D’emblée, il faut dire que Derrière les Panneaux il y a des Hommes est un thriller pas tout à fait comme les autres. Bien sûr qu’il y a du rythme, des phrases courtes affutées comme des lames de rasoir, du suspense. C’est une histoire d’enlèvement, de traque et de tueur qui peut sembler de prime abord extrêmement convenue. On aurait tord de rester sur ces apparences car Joseph Incardona possède suffisamment de talent pour emmener le lecteur vers d’autres horizons que ceux auxquels il peut s’attendre. Le style elliptique et extrêmement visuel n’est pas au service du suspense, loin s’en faut car c’est par le prisme de ces longues énoncées de détails, d’anecdotes et de faits de société que l’on perçoit les perspectives de chacun des personnages. Tout au long du récit, l’auteur dresse le portrait sans fard de protagonistes vulnérables qui évoluent dans un univers complètement déshumanisé qui les renvoie ainsi à leur propre humanité. Seul un tueur froid et amoral peut s’y complaire. C’est peut-être pour cette raison d’ailleurs que l’auteur ne s’attarde pas trop sur les aspects sordides de l’intrigue.

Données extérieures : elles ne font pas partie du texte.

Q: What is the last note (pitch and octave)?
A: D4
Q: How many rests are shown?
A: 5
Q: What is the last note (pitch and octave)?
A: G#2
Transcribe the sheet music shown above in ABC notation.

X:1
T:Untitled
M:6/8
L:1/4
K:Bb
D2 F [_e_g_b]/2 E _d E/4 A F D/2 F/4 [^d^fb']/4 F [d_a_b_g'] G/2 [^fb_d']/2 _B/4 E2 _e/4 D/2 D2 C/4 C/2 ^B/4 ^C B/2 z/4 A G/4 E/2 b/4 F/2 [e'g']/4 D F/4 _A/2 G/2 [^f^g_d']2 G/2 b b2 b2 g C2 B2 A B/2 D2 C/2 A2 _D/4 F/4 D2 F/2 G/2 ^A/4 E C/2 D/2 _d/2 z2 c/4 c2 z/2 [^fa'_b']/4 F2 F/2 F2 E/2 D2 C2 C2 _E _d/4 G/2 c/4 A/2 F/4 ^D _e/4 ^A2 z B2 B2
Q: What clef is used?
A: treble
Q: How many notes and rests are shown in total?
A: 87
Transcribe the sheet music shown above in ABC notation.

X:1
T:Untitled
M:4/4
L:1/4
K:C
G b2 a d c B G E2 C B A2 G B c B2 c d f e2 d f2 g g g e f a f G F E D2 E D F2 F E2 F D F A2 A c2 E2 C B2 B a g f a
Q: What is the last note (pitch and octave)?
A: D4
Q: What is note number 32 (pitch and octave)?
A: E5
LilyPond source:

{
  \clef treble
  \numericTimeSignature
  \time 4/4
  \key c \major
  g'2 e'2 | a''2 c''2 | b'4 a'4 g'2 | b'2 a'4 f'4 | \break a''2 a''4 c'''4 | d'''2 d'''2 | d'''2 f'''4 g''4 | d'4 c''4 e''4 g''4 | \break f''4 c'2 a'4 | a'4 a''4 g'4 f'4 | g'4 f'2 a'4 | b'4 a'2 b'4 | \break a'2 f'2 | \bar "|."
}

Il nous épargne ainsi tout un pan aussi convenu que fastidieux propre aux thrillers mettant en scène des tueurs en série pour se concentrer principalement sur les personnages secondaires qui hantent cet univers si particulier des autoroutes. Il n’y a pas de père ou de mère courage dans ce roman. Il n’y a pas de super flic ou de tueur machiavélique, mais des hommes et des femmes ordinaires, parfois un peu trop caricaturaux, qui se débattent dans un univers de bitume surchauffé dont ils ne peuvent pas s’extraire. Une vision de l’enfer ordinaire finalement.

C’est paradoxalement en installant une chronique ordinaire autour d’un événement extraordinaire que Joseph Incardona nous livre un récit oppressant où la sensation de malaise est permanente. Thriller atypique doublé d’une satyre sociale sans concession, Derrière les Panneaux il y a des Hommes saura séduire les lecteurs exigeants.

Sega

 

Joseph Incardona : Derrière les Panneaux il y a des Hommes. Editions Finitude 2015. 

A lire en écoutant : Without You I Am Nothing interprété par David Bowie & Placebo. Single. Elevator Music 1999.